Supplied data ▸
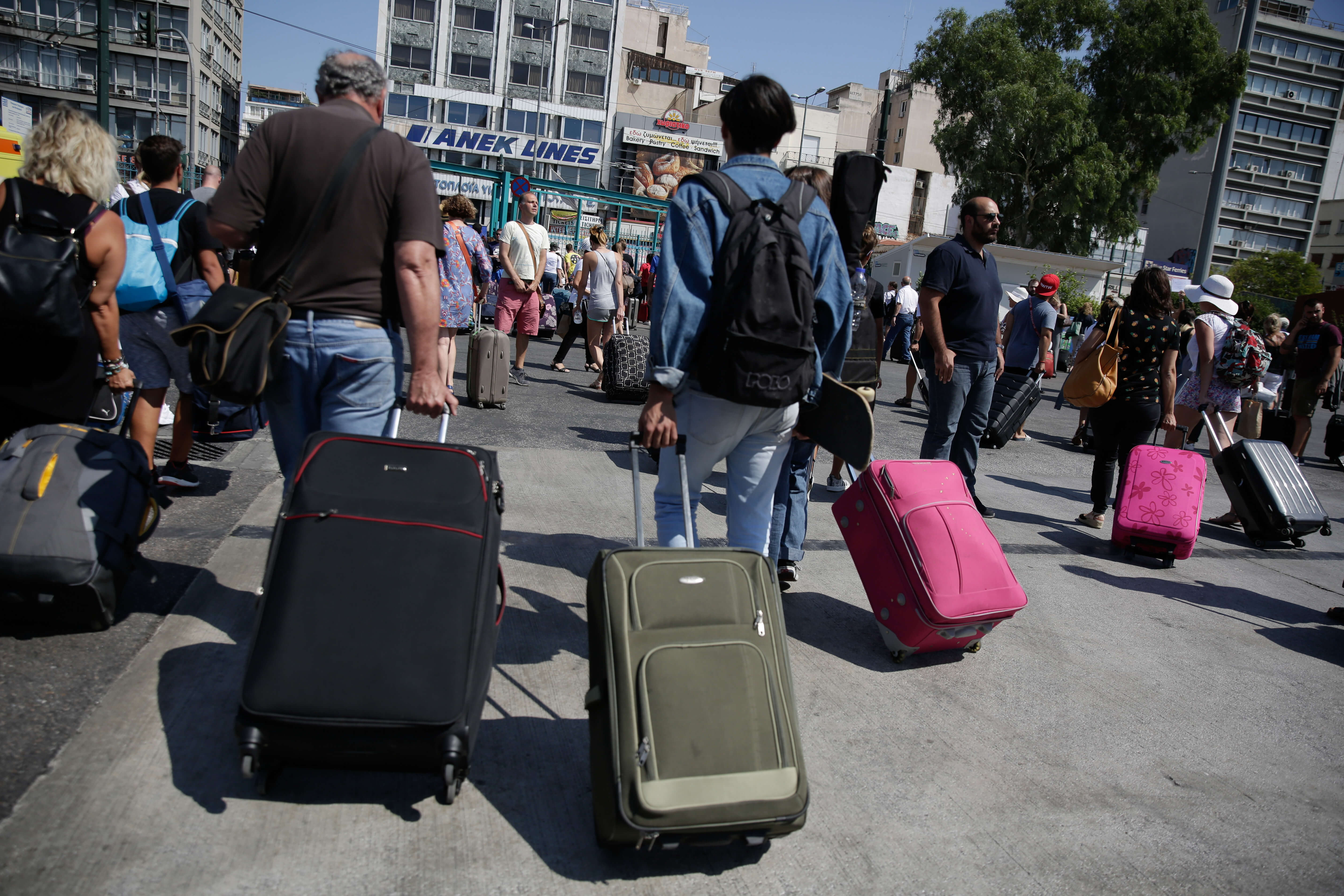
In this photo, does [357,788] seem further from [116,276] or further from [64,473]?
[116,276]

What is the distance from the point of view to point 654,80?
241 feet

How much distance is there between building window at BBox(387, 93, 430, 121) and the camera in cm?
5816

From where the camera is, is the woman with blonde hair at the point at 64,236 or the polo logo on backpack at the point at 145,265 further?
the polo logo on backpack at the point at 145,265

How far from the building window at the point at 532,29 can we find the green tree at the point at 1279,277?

--

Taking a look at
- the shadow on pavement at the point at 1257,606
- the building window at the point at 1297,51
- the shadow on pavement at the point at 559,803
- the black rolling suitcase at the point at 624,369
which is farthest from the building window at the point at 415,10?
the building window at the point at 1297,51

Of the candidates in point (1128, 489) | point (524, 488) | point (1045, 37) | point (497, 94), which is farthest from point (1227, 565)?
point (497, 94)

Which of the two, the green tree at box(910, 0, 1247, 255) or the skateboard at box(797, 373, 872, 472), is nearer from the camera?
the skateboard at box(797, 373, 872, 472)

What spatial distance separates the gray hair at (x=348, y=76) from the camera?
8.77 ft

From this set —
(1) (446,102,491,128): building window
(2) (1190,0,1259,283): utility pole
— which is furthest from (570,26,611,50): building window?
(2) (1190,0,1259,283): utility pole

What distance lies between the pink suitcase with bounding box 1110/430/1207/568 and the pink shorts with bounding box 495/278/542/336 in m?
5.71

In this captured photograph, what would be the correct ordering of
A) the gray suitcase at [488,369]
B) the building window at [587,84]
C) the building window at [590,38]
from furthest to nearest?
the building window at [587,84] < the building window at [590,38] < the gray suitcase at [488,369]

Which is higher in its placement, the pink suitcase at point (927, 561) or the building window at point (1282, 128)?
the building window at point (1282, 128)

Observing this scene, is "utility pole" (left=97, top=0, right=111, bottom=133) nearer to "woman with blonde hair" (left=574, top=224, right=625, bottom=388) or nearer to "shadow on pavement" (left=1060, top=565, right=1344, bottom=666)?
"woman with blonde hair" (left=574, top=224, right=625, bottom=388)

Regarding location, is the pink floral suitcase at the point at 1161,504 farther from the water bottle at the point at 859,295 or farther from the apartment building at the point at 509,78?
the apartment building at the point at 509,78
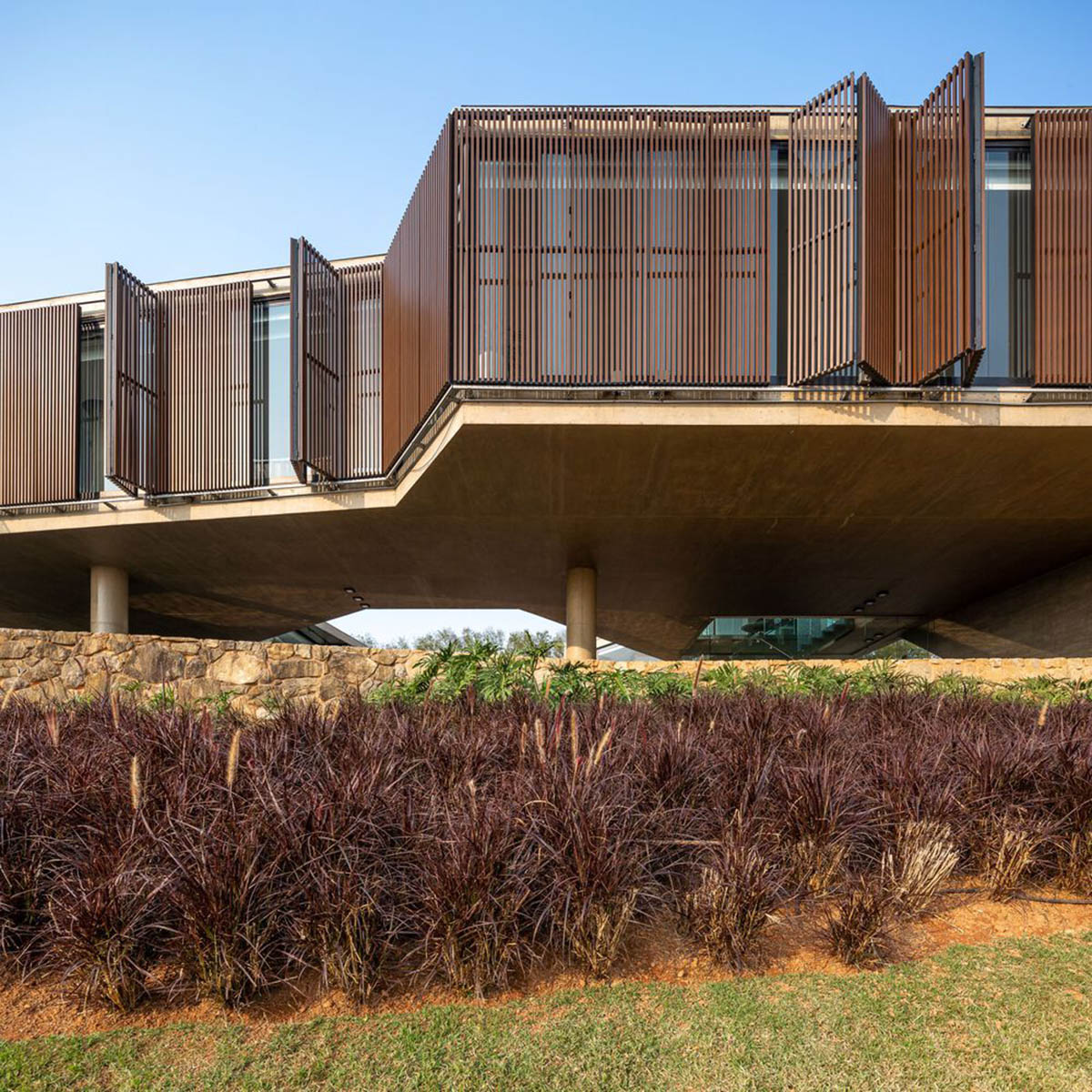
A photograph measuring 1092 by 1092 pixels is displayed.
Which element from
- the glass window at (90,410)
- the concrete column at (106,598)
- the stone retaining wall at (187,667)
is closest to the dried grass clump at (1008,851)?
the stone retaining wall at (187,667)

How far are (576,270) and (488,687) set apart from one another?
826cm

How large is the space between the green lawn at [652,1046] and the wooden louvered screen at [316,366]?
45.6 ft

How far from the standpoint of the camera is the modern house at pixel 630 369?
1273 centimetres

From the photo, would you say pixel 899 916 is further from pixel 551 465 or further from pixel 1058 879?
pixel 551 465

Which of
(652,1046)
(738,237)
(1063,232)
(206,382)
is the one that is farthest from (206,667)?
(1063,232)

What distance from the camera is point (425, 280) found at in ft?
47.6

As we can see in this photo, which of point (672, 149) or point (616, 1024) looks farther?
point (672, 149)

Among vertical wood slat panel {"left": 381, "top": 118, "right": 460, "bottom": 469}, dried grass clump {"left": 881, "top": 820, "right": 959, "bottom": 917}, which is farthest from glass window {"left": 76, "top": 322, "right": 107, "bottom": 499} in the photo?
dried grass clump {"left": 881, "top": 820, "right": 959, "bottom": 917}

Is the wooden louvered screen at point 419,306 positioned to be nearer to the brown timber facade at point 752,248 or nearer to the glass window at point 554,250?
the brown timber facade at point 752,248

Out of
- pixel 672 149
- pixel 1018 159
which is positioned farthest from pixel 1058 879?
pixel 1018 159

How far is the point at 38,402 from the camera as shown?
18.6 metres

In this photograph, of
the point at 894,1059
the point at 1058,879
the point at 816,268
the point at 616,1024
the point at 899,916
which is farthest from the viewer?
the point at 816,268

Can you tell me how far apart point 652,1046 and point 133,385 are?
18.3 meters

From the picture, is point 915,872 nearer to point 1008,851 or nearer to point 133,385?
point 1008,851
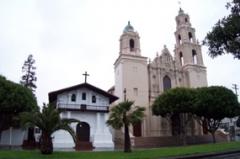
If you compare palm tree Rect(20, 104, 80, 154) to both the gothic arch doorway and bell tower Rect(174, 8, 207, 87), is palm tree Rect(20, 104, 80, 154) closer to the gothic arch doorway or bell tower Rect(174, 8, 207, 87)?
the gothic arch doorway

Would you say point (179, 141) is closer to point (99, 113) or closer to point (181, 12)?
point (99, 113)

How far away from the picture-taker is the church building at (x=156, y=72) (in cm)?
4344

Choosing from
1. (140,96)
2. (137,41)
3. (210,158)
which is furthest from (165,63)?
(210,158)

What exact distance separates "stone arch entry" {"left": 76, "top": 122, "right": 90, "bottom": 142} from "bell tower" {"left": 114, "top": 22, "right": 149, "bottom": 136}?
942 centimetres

--

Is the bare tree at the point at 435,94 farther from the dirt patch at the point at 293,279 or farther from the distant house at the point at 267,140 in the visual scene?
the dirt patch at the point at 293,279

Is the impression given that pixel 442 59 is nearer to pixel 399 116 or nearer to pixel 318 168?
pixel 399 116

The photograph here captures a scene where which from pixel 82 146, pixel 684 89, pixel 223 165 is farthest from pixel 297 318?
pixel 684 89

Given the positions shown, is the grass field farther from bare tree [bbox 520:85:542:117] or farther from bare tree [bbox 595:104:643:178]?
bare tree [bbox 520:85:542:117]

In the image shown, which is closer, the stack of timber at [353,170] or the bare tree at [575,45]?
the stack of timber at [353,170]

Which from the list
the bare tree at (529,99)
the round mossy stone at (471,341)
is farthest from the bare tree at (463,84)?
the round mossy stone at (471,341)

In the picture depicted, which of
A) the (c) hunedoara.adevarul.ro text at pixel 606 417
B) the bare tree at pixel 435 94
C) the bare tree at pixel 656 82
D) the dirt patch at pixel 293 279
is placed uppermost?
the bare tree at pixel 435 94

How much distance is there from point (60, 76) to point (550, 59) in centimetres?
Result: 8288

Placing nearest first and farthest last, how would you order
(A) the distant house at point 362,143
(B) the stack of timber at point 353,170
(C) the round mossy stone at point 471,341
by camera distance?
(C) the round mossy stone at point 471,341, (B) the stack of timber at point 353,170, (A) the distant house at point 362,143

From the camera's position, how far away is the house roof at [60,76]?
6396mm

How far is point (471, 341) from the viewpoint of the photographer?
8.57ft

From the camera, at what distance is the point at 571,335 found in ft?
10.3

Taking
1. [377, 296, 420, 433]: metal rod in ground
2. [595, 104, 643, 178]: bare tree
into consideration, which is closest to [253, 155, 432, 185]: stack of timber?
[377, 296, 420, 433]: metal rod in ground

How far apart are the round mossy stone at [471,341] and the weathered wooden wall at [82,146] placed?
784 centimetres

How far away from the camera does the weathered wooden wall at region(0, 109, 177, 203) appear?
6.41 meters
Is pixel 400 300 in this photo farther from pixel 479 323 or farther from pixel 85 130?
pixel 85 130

Short exercise ▸
Reproduce the records from the line with "In this photograph, of" to the line with "942 centimetres", both lines included, leaving out the pictures.

Exercise solution ▸
In this photograph, of
the point at 894,1059
the point at 1058,879
the point at 816,268
the point at 616,1024
the point at 899,916
which is farthest from the viewer?
the point at 816,268

Can you tell me how far apart point 652,1046 and point 133,385 are?
18.3 meters

From the picture, is point 915,872 nearer to point 1008,851 or nearer to point 133,385?
point 1008,851
If you compare palm tree Rect(20, 104, 80, 154) to both the gothic arch doorway and bell tower Rect(174, 8, 207, 87), is palm tree Rect(20, 104, 80, 154) closer to the gothic arch doorway or bell tower Rect(174, 8, 207, 87)?
the gothic arch doorway

Would you say point (179, 141) is closer to point (99, 113) or closer to point (181, 12)?
point (99, 113)

How far away from the picture-taker is the church building at (x=156, y=72) (in cm)?
4344

Choosing from
1. (140,96)
2. (137,41)
3. (210,158)
which is furthest from (165,63)?
(210,158)

What exact distance separates "stone arch entry" {"left": 76, "top": 122, "right": 90, "bottom": 142} from "bell tower" {"left": 114, "top": 22, "right": 149, "bottom": 136}?
942 centimetres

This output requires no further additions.